Moreover, if a company has to decide between two candidates with the same qualifications they claim a “priority status” for the French one.

“Being French is an honor” says their manifesto and because of this also “the dual nationality should not be authorized anymore” And of course they also strictly oppose same-sex marriage and their right to adopt children.

deThe third party I focused on – the Alternative für Deutschland and its president Bernd Lucke have a surprisingly similar viewpoint on these family issues.

 

 

de1In their political guidelines it says “The marriage between man and woman is desirable” and in their manifesto they clearly take a stand against “Gender Mainstreaming” and demand “that all the financial support of the EU for this should be stopped immediately, as well as any attempts of the EU to force the countries to pursue a policy like that.”

In addition they want “because of its number of inhabitants and its economic importance, a stronger influence of Germany in the European institutions”and on a national level they claim that “the number of immigrants should only be based on the German need of labour”.

After going through all this, I could almost hear a UKIP, Front National or AfD – voter, who reproached me by saying that these are only extracts of the manifestos and campaigns and do not show all the ideas and claims of the parties. And that is true – for example UKIP demands an Open GPsurgery in the evening for full-time workers, where there is demand. Or the Front National fights for more local production to protect the environment and wants to strengthen the right of animals and last but not the least, the AfD claims for example a right to work for asylum seekers.

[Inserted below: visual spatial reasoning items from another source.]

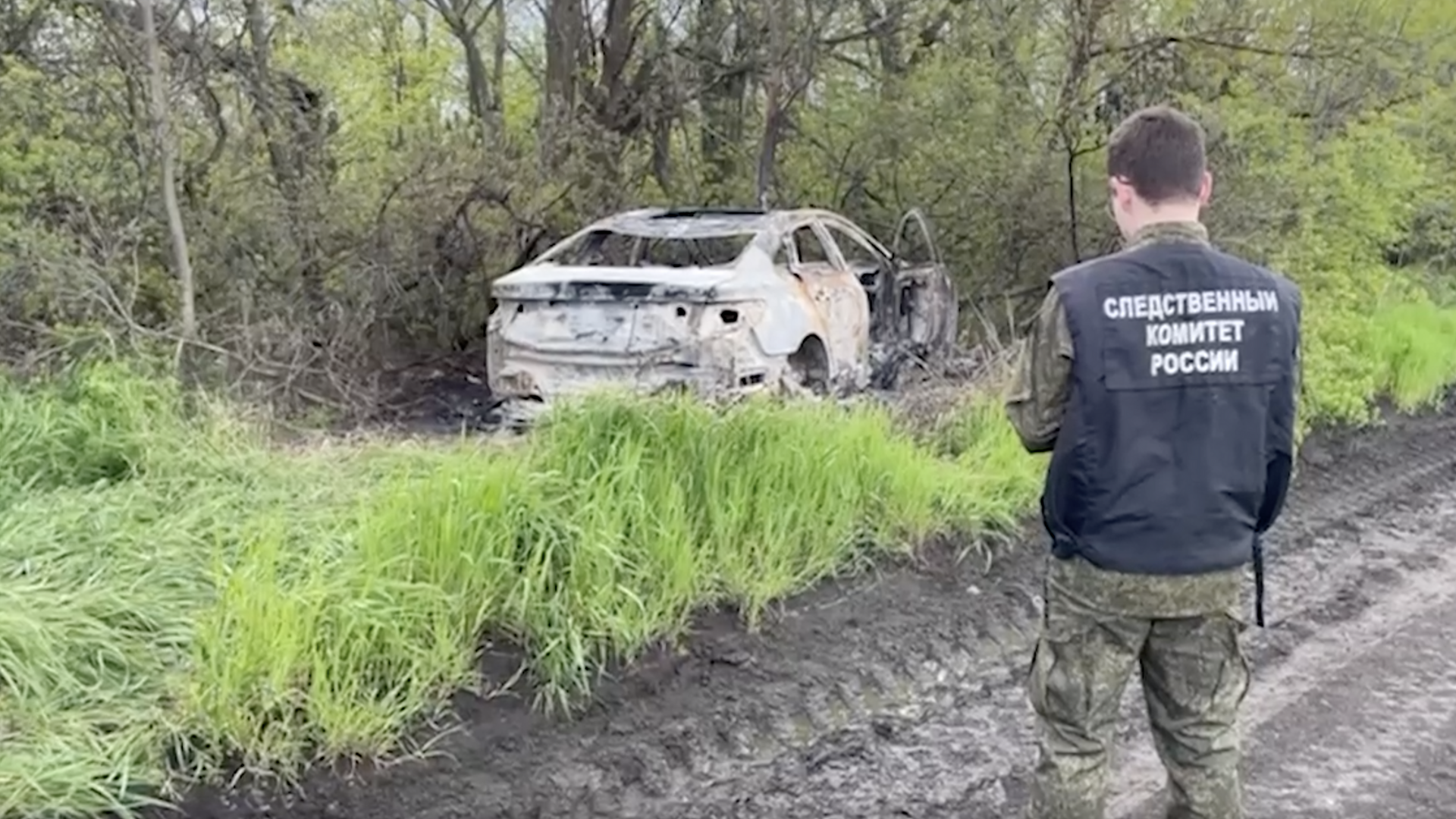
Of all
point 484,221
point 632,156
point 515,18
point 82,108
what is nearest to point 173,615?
point 82,108

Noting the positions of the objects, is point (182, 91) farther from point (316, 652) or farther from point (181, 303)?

So no, there is never black and white and also the supporters of these parties are mostly not unambiguous racist, homophobic, transphobic, anti-Semitic or xenophobic people. But if you study the comments, for example, under the Facebook posts or the YouTube videos of the parties, above all you will find discussions and opinions with the same latent tendencies towards discrimination as the parties have, but very rarely they contain “clear hate speech” and furthermore it is quite impossible to find that in the very professional and eloquent campaigns of the parties either.

Accordingly I found myself between a rock and a hard place- how does one find the fine line between freedom of speech and hate speech? And should I publish the few examples of obvious hate speech in the public reactions, which I found, even though I knew that they don’t actually represent the majority of their followers?

I decided – no, I should not. Because that does not show the danger that they entail. On the contrary – reducing everything to simple discriminating slogans is not the complete and irrevocable truth, it in fact even strengthens them, in my opinion.

And this is exactly their strength – they make these subtle suggestions, these racist, homophobic, anti – Semitic, anti – Islamic etc. and generally inhuman ideas, which are well hidden underneath intelligent phrases and well-designed manifestos, in an effort to make it socially acceptable, step by little step.

It is not about a few easily convictable Nazis, Nationalist or suchlike – it is about the trends that grow in the general subconscious of society and that from Sunday on will sit in the European Parliament, a place that is not a tiny hateful Facebook comment or a morning coffee with friends, but the legislative assembly of the whole European Union and there, with the strength of a third of all members, they might show us then, what they actually hide behind their phrases.

And every non – voter makes their influence even stronger.Therefore – people, first and foremost, it is important to cast your vote! Inform yourself, vote for whoever represents your opinions best, even a blank vote is better than no vote, but GO AND VOTE against these hateful movements and for an Europe of tolerance and love!